— start —

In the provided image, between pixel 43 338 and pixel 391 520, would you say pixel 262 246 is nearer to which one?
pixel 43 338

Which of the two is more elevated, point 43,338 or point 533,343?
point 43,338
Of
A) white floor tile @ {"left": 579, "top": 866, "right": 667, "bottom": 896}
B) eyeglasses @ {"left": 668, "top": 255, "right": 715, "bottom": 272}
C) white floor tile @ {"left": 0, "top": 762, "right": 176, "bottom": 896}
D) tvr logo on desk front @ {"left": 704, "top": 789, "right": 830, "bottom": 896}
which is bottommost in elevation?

— end —

Write out all the lines of these records again, requests included, scaling every pixel coordinate in the answers by 0.85 and rounding to whole numbers, with halves rounded up. Leave the numbers in the requests as they are.

▸ **Response**:
In the provided image, between pixel 43 338 and pixel 391 520, would you say pixel 262 246 is nearer to which one?
pixel 37 287

Which of the two is more elevated, point 43,338 or point 533,343?
point 37,287
Of
A) white floor tile @ {"left": 579, "top": 866, "right": 667, "bottom": 896}
B) eyeglasses @ {"left": 668, "top": 255, "right": 715, "bottom": 272}
C) white floor tile @ {"left": 0, "top": 762, "right": 176, "bottom": 896}
D) tvr logo on desk front @ {"left": 704, "top": 789, "right": 830, "bottom": 896}
which is bottommost in elevation?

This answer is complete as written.